··· Source passage

# What fixed gearing does Chris Hoy use?



## pjm (19 Aug 2008)

What do you reckon? he appeared to be riding a slightly lower cadence than other riders at a slow pace in the keirin and is then finishing at ~70kph at, what 120 rpm?, so that would mean a 53/11 or so? yikes.


----------



## Tim Bennet. (19 Aug 2008)

Hugh Porter said it was 'over 100 inches' but by how much I don't know!


----------



## Greenbank (19 Aug 2008)

pjm said:


> What do you reckon? he appeared to be riding a slightly lower cadence than other riders at a slow pace in the keirin and is then finishing at ~70kph at, what 120 rpm?, so that would mean a 53/11 or so? yikes.



53/11 at 120rpm on 20mm tyres would be 72.4kph. 

That's a 125.9" gear.


----------



## dodgy (19 Aug 2008)

······
··· Extracted material

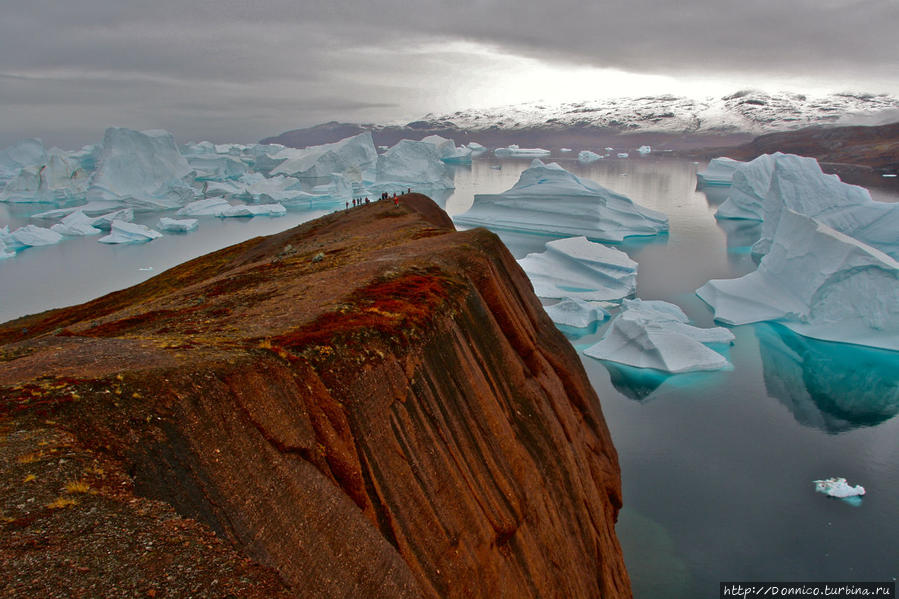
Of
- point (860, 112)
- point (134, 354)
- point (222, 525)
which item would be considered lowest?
point (222, 525)

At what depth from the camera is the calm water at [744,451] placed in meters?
10.9

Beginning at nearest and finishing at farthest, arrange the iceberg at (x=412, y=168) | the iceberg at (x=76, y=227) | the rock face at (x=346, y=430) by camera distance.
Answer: the rock face at (x=346, y=430)
the iceberg at (x=76, y=227)
the iceberg at (x=412, y=168)

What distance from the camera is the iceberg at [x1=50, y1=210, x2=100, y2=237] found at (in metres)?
39.3

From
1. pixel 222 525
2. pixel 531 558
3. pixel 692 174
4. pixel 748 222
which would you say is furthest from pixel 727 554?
pixel 692 174

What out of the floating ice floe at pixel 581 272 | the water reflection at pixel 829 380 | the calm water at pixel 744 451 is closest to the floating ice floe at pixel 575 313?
the calm water at pixel 744 451

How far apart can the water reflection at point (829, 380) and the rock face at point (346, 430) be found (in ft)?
39.9

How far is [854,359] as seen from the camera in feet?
68.3

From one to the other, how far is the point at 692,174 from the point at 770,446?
76.2 meters

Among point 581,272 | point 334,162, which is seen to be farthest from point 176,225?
point 581,272

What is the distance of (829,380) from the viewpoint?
63.1ft

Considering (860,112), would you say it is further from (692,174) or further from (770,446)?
(770,446)

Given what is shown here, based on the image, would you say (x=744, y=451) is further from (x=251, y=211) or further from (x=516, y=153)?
(x=516, y=153)

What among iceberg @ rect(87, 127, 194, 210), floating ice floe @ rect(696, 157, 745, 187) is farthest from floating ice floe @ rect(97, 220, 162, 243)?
floating ice floe @ rect(696, 157, 745, 187)

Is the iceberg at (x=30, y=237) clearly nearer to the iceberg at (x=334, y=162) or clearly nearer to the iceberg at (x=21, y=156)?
the iceberg at (x=334, y=162)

······

# [Problems and tasks]
1: In the thread on Chris Hoy's gearing, quote word for word the passage starting with "# What fixed" and going on through "Bennet. (19 Aug 2008)".
2: Answer these questions from the thread on Chris Hoy's gearing:
(a) According to pjm, at roughly what speed is Hoy finishing in the keirin?
(b) What did Hugh Porter say the gear was?
(c) What speed does Greenbank calculate for 53/11 at 120rpm on 20mm tyres?

# [Completed exercise]
1:
# What fixed gearing does Chris Hoy use?



## pjm (19 Aug 2008)

What do you reckon? he appeared to be riding a slightly lower cadence than other riders at a slow pace in the keirin and is then finishing at ~70kph at, what 120 rpm?, so that would mean a 53/11 or so? yikes.


----------



## Tim Bennet. (19 Aug 2008)

2:
(a) About 70kph (~70kph).
(b) 'Over 100 inches'.
(c) 72.4kph.